Christians are commissioned by Christ to go into all the world and share the good news of his death and resurrection. This seems like a straightforward calling, but if you have experienced the American evangelistic tactics, including alter calls, tracts left on car windshields, door-to-door canvassing, airplane conversations, and street preaching, you may feel some trepidation, if not downright fear, of practicing high-pressure evangelism. I know I do.
My college years were spent surrounded by a number of Christians who loved Jesus and wanted to tell everyone about him. However, their desire to share the good news of Jesus fostered anxiety in those they taught, including me. Instead of feeling joyful about sharing the love of Christ, I felt anxiety and pressure. If I didn’t get the Word out, would someone else’ eternal destination be my fault?
I’m grateful that, since college, I’ve encountered many individuals who love Jesus and want others to know him but don’t carry around the crippling anxiety of my college friends. They have taught me much about what it means to live a fully integrated Christian life. The path of discipleship is already a path of evangelism because you’re striving to let Christ be glorified in all you say, do, and think. Evangelism isn’t based on gimmicks or tricks. These Christians showed me that outreach is ultimately rooted in deep and abiding organic relationships.
Here are four lessons on relational evangelism that can shape your life.
God works in and through relationships because God is relational. As the triune God, he has existed for all eternity in relationship as Father, Son, and Holy Spirit. Love is the hallmark of God's character because God has known love for all eternity. He is love in his being (1 John 4:8). God created the world and everything in it because of his love. Imagine a cup overflowing with water. God overflows with love and as a result, creates out of that love. That's why it wasn’t good for Adam to be alone in the Garden of Eden. To fully imagine who God is as a relational being of love, Adam needed to be able to relate to another person in love. Humanity has always existed for the purpose of pursuing loving relationships that glorify God as a loving, relational divine being. It’s why throughout the story of the Bible, from Abraham to David to Jesus to Paul, God always enacts his plans through people in relationships, who are embedded in specific communities at certain times in history. God doesn’t come from some abstract place and coerce people to follow him. God works organically through real relationships in real places at real times. So, no, you are not responsible for witnessing to the whole world. You are a finite human being. But you are responsible for being faithfully present as God’s ambassador for love in the relationships he has put you in.

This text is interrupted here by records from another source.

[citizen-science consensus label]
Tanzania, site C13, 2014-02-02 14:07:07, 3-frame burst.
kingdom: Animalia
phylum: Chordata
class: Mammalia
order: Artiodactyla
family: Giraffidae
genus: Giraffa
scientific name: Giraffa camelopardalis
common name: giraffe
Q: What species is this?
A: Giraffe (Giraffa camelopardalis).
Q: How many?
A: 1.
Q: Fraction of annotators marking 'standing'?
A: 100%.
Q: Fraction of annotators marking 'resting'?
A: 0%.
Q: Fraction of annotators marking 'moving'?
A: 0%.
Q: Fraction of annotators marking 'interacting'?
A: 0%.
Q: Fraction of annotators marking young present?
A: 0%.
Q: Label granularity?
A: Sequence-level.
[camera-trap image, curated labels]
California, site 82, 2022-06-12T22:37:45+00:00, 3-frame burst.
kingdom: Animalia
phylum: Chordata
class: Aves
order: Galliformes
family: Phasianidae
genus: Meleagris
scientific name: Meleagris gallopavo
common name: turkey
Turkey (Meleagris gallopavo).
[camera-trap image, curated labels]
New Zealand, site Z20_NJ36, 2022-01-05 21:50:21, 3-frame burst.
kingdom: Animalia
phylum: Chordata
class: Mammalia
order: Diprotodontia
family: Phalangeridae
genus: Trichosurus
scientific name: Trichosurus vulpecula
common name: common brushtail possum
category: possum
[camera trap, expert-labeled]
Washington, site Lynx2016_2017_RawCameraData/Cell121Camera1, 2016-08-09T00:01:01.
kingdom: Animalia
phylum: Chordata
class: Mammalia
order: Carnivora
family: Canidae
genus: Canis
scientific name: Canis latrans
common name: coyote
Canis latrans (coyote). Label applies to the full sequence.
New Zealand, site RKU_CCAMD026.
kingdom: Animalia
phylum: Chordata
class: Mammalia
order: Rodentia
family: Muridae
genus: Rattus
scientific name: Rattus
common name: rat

Being faithfully present as God’s ambassador of love means being a genuine friend. Often, Christian evangelism is presented as the ultimate goal of every relationship, as if the only reason you make friends is to get them to go to church. It's as if Christians need to convert secular people like a mid-level marketing company sells Essential Oils. If the non-Christian accepts your invitation to come to church or even gets baptized, the relationship is a success. However, this makes the relationship a means to an end instead of an end in itself. It doesn’t take me long before I realize someone is trying to sell me something or use me to accomplish their goal. Whenever that happens, I feel rotten. Real relationships are not meant to be transactional. Instead, real friendship means living life together and being there for one another in both the good and bad times. It means reaching out when your friend is going through grief or anxious about work. It means inviting them over for dinner or going out to a concert. As we engage non-Christians in these kinds of relationships, we will find that the way our faith affects our lives will come out relationally.
Relationship building takes time. Chances are you won’t be sharing about your deepest values and beliefs the first time you invite your neighbors over for dinner. Yet, in God’s timing, as trust and intimacy are built, you will have opportunities to share about how you navigate life’s challenges. Often, this kind of trust and intimacy is built through seasons of suffering. A neighbor is diagnosed with cancer, they share about the recent death of a loved one, or one of their kids is stressing them out. This opens the door to practicing Christian empathy and hospitality. To minister to them as Christ ministers to us. However you build trust, the important thing is that you meet your friend in love and grace so that Christ’s light in you might shine and they can glorify your Father in Heaven (Matt. 5:16).
Ultimately, your non-Christian friends’ relationship with God is between them and God. As much as you want your friends to know the love of Jesus, you don’t have control over them. What you do have control over is how you react to their decisions about their faith life. You can respect them, continue to be curious about what they believe and why, and remain present as a good friend does. This exemplifies the way God forebears his children when they turn away from him.
Although there is no silver bullet in evangelism, God continually calls his children to himself generation after generation. He will not abandon his people. So, we can befriend people with confidence knowing that God is involved in the details. He’s called you his own and will continue to call others into his fold as well.